▶ [Detalhes do problema]
Responda às perguntas a seguir com base no texto sobre transtornos alimentares na infância e na adolescência.
(a) Segundo alguns autores, o que os modismos, as campanhas editoriais e a moda mostram?
(b) Que características do corpo "quase que homogeneizado" o texto cita?
(c) Para outra corrente de pesquisadores, a que se deve o aumento dos casos de transtornos alimentares?

▶ [Trecho do texto]
****

Instituto PENSI – Estudos Clínicos em Pediatria e Saúde Infantil

Um aumento gigantesco nos diagnósticos de problemas alimentares na infância e adolescência: mito ou realidade?

Nos últimos anos, temos visto uma tendência de crescimento no número de casos de crianças e adolescentes com transtornos da alimentação, com diagnósticos crescentes de anorexia nervosa, bulimia, compulsão alimentar, comer compulsivo noturno e outros problemas relacionados ao controle da alimentação e com a autoestima e imagem corporal modificada.

Alguns autores sugerem que os modismos, as campanhas editoriais e a moda, mostrando modelos cada vez mais magros, possam determinar gatilhos para o início do problema. Dietas exageradas e o combate maciço à obesidade dentro das casas, poderiam indicar um caminho que alguns adolescentes podem trilhar, perdendo o que chamamos de termômetro do peso.

Se por um lado temos o aumento contínuo do excesso de peso e da obesidade em todo o mundo, alcançando cada vez mais crianças e adolescentes, em todos os meios sociais e econômicos, do outro vemos uma tendência importante de alguns segmentos a adotarem dietas cada vez mais rígidas, restritivas e a tentativa de se alcançar um corpo perfeito.

Influenciadores, artistas em órgãos de comunicação e, às vezes, até profissionais de saúde determinam rumos para que o corpo humano seja quase que homogeneizado, com cabelos lisos, cílios gigantescos, lábios inchados e corpos sarados para ambos os sexos.

Imagino a confusão para uma criança ou um adolescente, vivendo em um ambiente em que a comida é a principal obsessão, tanto para a ingestão desenfreada, como para um controle excessivo do peso, e que fica na dúvida entre um corpo impossível e a pressão da sociedade para maior consumo, maior ingestão de alimentos práticos, rápidos e mais calóricos e dietas – quase sempre – de sucesso improvável.

Outra corrente de pesquisadores acha que o aumento dos casos de transtornos alimentares deve-se não a um processo de gatilhos, mas ao aumento dos diagnósticos, com maior atenção dos profissionais de saúde e dos próprios pacientes, com testes mais adequados e ferramentas mais sensíveis de diagnóstico.

****

▶ [Dados apresentados]

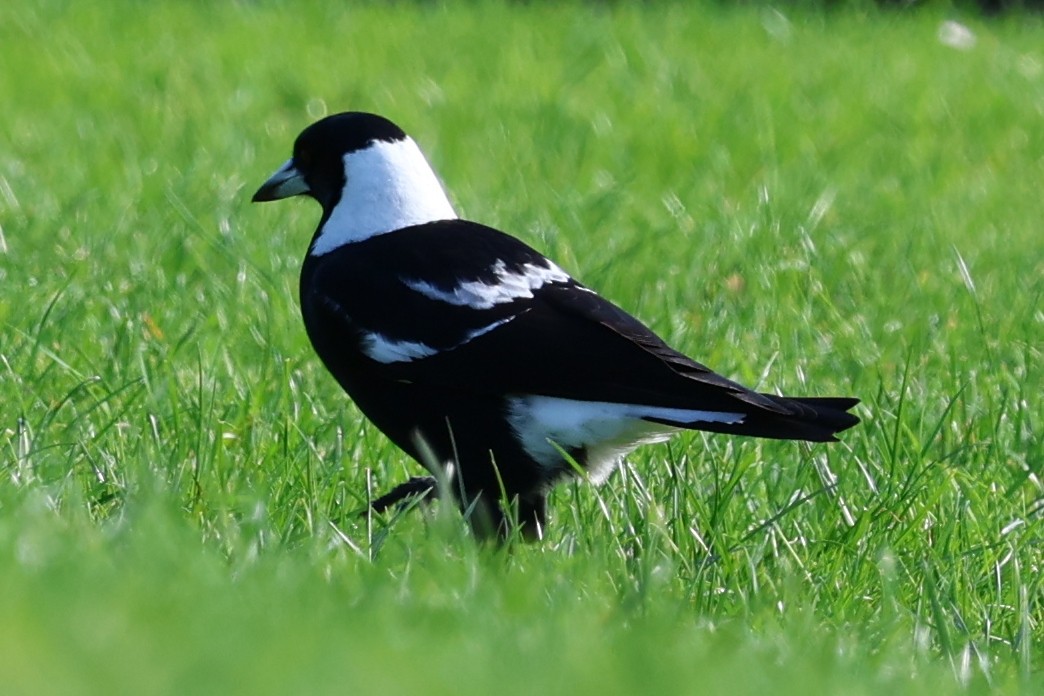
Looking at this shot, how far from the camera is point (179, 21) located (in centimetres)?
966

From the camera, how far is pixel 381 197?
3871mm

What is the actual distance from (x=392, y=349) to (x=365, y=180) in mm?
568

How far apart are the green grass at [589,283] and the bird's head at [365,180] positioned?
404 mm

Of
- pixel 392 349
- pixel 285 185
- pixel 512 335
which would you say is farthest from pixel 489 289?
pixel 285 185

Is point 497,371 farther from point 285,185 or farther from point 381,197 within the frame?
point 285,185

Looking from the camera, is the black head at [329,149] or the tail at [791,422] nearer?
the tail at [791,422]

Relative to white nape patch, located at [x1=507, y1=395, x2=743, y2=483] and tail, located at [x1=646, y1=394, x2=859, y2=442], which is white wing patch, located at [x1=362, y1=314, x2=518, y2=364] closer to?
white nape patch, located at [x1=507, y1=395, x2=743, y2=483]

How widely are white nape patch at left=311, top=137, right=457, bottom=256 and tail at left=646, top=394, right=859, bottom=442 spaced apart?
3.04 feet

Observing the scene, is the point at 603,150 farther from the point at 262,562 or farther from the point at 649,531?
the point at 262,562

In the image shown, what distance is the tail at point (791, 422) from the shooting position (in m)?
3.21

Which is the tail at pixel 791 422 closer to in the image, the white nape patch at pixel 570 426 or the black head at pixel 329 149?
the white nape patch at pixel 570 426

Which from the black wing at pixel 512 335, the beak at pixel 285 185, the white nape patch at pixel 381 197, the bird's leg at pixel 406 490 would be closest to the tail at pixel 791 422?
the black wing at pixel 512 335

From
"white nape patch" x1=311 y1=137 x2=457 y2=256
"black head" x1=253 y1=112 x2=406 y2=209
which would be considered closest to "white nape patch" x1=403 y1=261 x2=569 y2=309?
"white nape patch" x1=311 y1=137 x2=457 y2=256

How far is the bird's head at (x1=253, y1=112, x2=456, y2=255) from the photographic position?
12.6 ft
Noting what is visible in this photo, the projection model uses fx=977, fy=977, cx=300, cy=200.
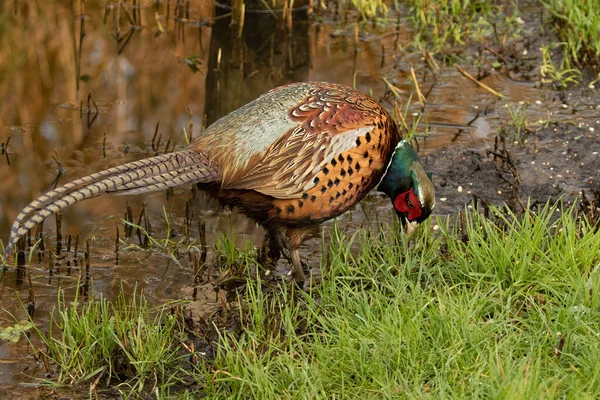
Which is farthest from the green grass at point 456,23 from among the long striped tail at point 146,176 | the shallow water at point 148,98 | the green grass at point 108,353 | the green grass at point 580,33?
the green grass at point 108,353

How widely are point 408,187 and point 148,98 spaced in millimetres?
2880

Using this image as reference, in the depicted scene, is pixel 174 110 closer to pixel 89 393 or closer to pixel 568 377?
pixel 89 393

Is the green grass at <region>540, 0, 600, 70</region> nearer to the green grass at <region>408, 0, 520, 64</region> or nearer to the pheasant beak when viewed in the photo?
the green grass at <region>408, 0, 520, 64</region>

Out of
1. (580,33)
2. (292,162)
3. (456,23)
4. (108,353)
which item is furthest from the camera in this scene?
(456,23)

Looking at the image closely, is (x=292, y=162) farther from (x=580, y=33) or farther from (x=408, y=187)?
(x=580, y=33)

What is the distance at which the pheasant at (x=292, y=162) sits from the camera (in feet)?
14.5

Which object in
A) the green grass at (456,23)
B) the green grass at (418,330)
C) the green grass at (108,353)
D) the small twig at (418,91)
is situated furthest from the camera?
the green grass at (456,23)

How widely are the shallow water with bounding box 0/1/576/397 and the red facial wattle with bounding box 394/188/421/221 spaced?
61cm

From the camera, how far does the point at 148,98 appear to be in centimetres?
697

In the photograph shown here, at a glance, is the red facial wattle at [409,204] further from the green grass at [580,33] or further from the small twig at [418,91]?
the green grass at [580,33]

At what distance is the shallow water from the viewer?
5004 mm

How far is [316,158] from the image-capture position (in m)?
4.43

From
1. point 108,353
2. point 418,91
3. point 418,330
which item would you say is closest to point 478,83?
point 418,91

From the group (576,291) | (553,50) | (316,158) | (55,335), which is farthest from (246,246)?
(553,50)
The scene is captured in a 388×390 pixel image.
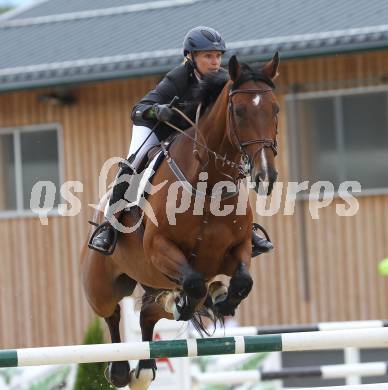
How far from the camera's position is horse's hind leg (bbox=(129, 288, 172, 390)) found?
26.8 feet

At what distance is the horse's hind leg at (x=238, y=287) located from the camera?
6668 millimetres

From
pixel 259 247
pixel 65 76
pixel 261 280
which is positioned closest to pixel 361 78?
pixel 261 280

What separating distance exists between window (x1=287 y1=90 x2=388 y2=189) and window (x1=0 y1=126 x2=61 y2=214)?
Answer: 142 inches

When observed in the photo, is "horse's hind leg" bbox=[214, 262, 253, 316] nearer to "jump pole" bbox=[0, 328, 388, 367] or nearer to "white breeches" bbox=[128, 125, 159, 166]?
"jump pole" bbox=[0, 328, 388, 367]

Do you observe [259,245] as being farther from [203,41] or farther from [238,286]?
[203,41]

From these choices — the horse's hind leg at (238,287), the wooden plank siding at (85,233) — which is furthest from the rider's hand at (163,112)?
the wooden plank siding at (85,233)

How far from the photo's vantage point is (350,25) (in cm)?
1406

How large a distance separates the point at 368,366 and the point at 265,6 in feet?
24.2

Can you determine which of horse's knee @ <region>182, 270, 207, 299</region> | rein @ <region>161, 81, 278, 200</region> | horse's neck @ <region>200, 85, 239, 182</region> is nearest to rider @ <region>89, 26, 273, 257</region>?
rein @ <region>161, 81, 278, 200</region>

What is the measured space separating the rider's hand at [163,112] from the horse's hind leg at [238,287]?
3.44 ft

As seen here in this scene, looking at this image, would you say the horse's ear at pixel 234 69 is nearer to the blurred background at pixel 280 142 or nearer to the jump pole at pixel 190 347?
the jump pole at pixel 190 347

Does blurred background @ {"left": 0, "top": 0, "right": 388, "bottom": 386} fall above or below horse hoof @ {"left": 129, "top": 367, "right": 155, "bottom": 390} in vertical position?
above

****

▶ [Solução da tarefa]
(a) Mostram modelos cada vez mais magros.
(b) Cabelos lisos, cílios gigantescos, lábios inchados e corpos sarados para ambos os sexos.
(c) Deve-se ao aumento dos diagnósticos, com maior atenção dos profissionais de saúde e dos próprios pacientes, testes mais adequados e ferramentas mais sensíveis de diagnóstico.